Several years ago my husband and I were fishing offshore and I nabbed my first Cobia! After hooking it I actually thought it was a shark because it looked surprisingly like one and was fighting pretty hard. Luckily, it wasn’t. When I finally pulled that big fish into the boat, things were just a little chaotic on board, but Brendan quickly got everything under control and we resumed fishing, hoping to catch another brute.
Unfortunately, I don’t have a pic from that day, but my favorite shot is the one we took of friends Jim & Wendy who landed two huge Cobia several years ago. As a matter of fact, they used this pic to announce their full-time move to Florida (I think I know why this passionate fishing couple moved) and it was even published in Florida Sportsman magazine because it was such a great catch 🙂
Cobia average about 20 pounds but can reach 100 pounds. They’re hard-fighting fish, so it’s not easy to get one to the boat, but all the hard work pays off because their meat is so delicious — white, thick, firm and flaky with a mild flavor that pairs well with anything. And because it’s so sturdy, you can cook it in a variety of ways (especially grilling).

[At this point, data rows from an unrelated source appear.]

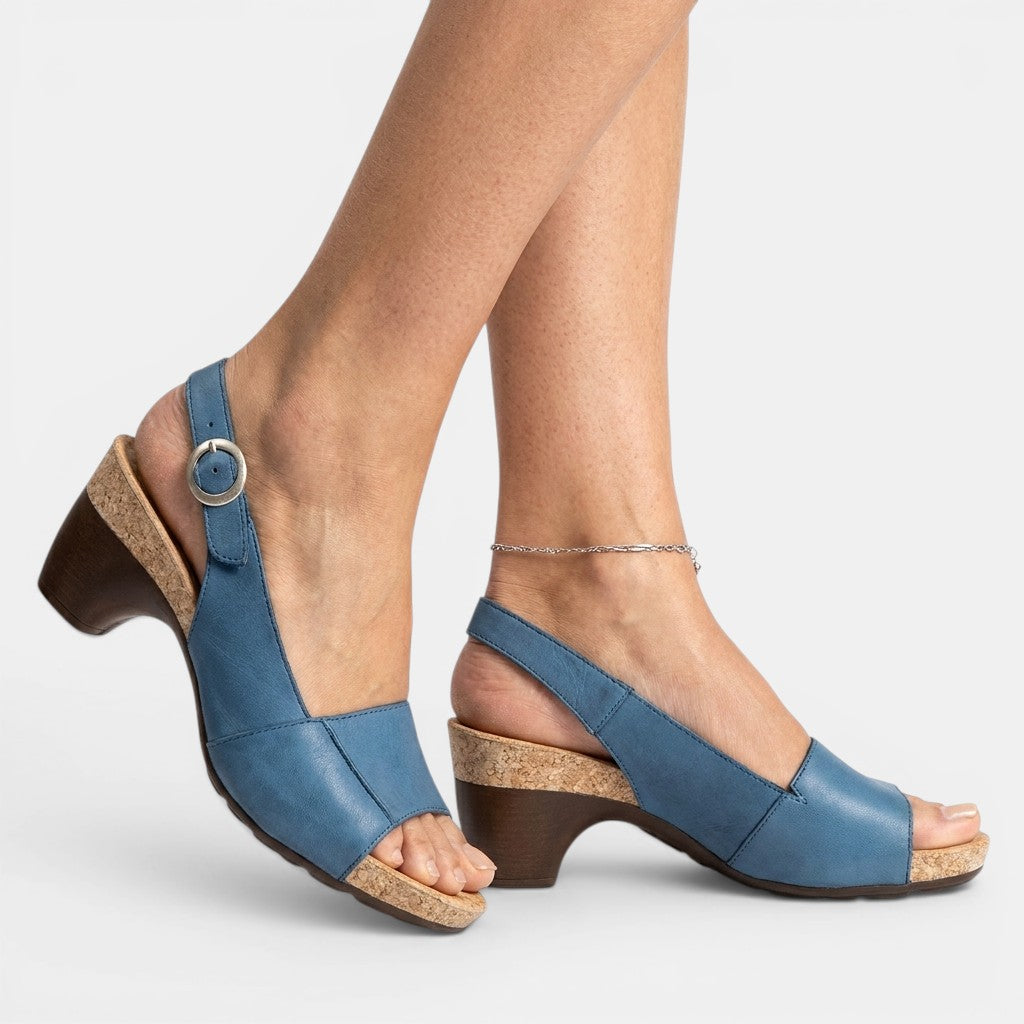 Sandali comodi con tacco largo da donna | Eleganti scarpe slingback con punta aperta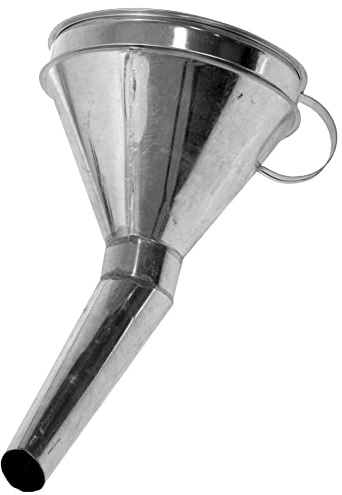 Fuel Funnel Angled with Fine Mesh Filter Strainer for Easy Refilling, Lightweight Metal Funnel, Practical, Versatile
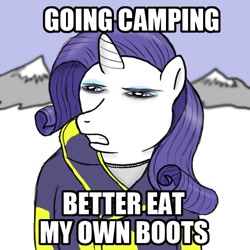 Size: 720x720 | Tagged: safe, artist:jarntazecht, rarity, pony, unicorn, bear grylls, emergency edible boots, solo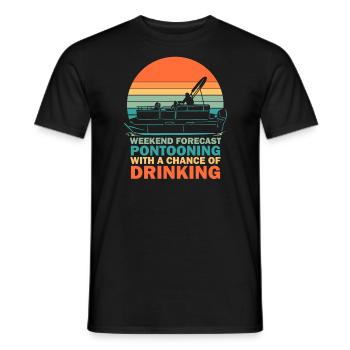 Prévisions du week-end Pontooning avec une chance de boire - T-shirt homme - noir - Devant - AI Model Male 178 light (178cm)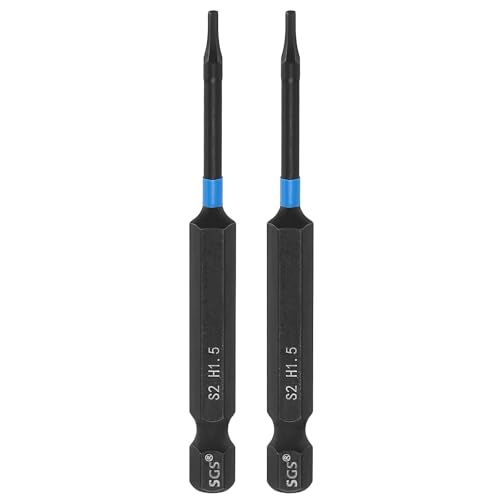 HARFINGTON Sechskantschlüssel-Bohrer, 1,5 mm (H1,5), 6,35 mm Sechskantschaft, 75 mm Länge, S2-Stahl, magnetischer Sechskant-Schlagschrauber-Bit, 2 Stück von HARFINGTON
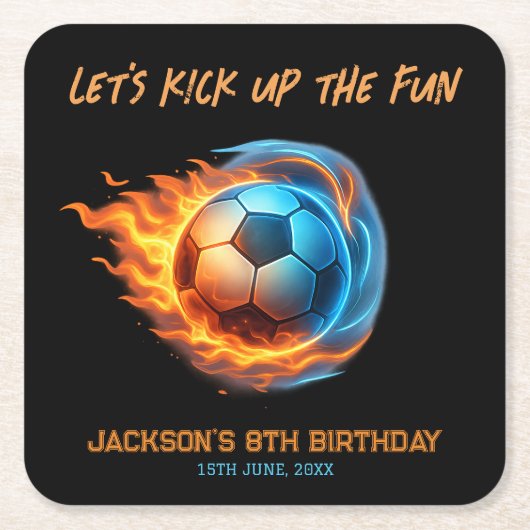 Soccer Ball Sports Birthday  スクエアペーパーコースター (正面)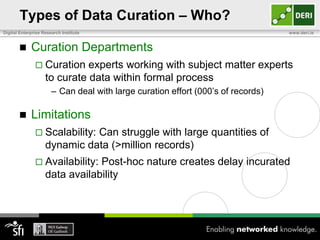 Types of Data Curation<br />Multiple approaches to curate data, no single correct way<br />Who?<br />Individual Curators<b...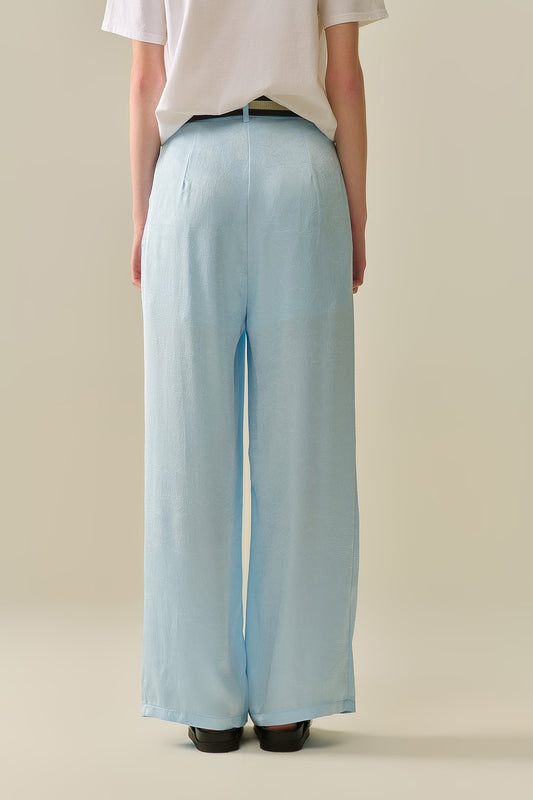 Tailored satin Pants With Wide Leg in Baby Blue - Trousers
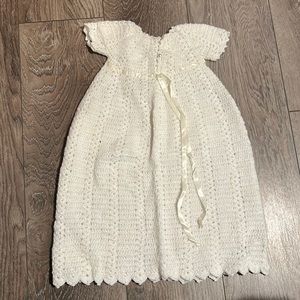 Vintage 1980s handmade crochet christening baptism dress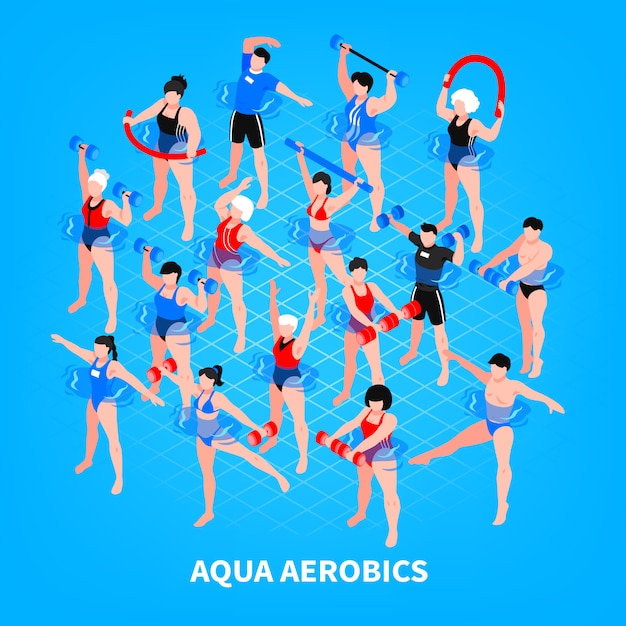 Aqua aerobics isometric composition on blue men and women with sport equipment during training illustration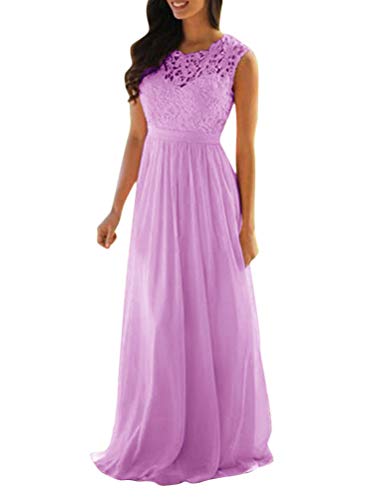 Minetom Lila Spitze Plissee Rückenfreies Ärmellos Elegant Maxikleid Abendkleid Ballkleid Für Hochzeitsgäste A Violett 38 von Minetom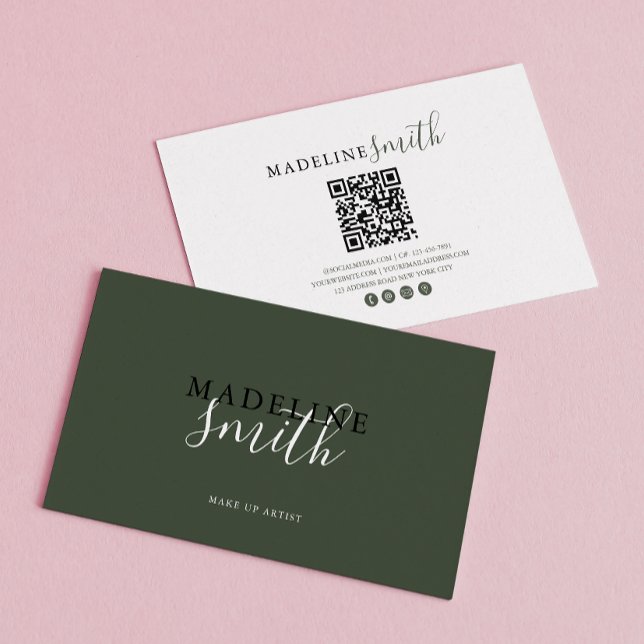 Modern Dark Green Script QR code Business Card (Creator Uploaded)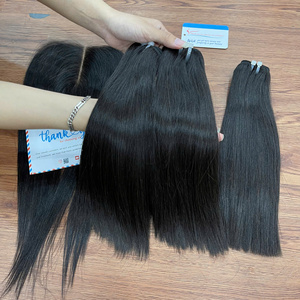 Extensiones de Cabello Humano Remy Vietnamita Negro Liso Natural Thanh 2026, el Más Vendido, Alineación Perfecta de Cutículas, Doble Trama a Máquina - Product Image 1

Instead of just topping the fish with something tasty, I decided to shake it up a bit, so I pureed a bunch of stuff (see pic), poured the fresh/spicy sauce all over the fillets, and baked them at a high temperature. Really simple.
I have to say it was one of my favorite dishes, and so easy, to boot! The fresh cilantro, combined with garlic, mildly hot peppers, citrus and cumin, worked really well. I served it over brown rice, but you could use any rice (jasmine or basmati would be yummy) or even some greens. Topping it with fresh, cold mango was my last minute decision, since I had one handy, but it really added a sweet element that paired well with the spicy cilantro mix. And to add a little crunch, I tossed in some toasted pumpkin seeds.
All around, this is a dish with lots of flavor and texture and is definitely a “keeper”!
- 1 lb. Cobia fillets (or any sturdy, white, flaky fish), patted dry (be sure to remove any bloodline)
- Large handful fresh cilantro leaves
- 1 jalapeno, seeds removed
- ½ red chile, seeds removed (optional)
- 2 cloves garlic, peeled
- 1 Tb. fresh ginger, chopped
- 1 Tb. lemon juice (about half a lemon)
- ½ tsp. cumin
- ½ tsp. kosher salt
- 3 Tb. olive oil
- ½ c. fresh mango, chopped
- Handful of toasted pepitas (pumpkin seeds) or sunflower seeds
- Fresh lemon or lime wedges for finishing
- Heat oven to 450 degrees.
- Combine cilantro through olive oil in a food processor and pulse several times until combined.
- Lightly sprinkle both sides of fillets with salt & pepper.
- Place fillets in a rimmed baking sheet and pour the cilantro mixture over them, covering both sides. Bake for about 15-20 minutes (depending on how thick your fillets are). You can tell they’re cooked when you touch them and the flesh is relatively firm and bright white.
- Serve over rice or greens.
- Top with fresh mango, pumpkin (or sesame) seeds, and a sprinkle of lemon or lime juice just before serving.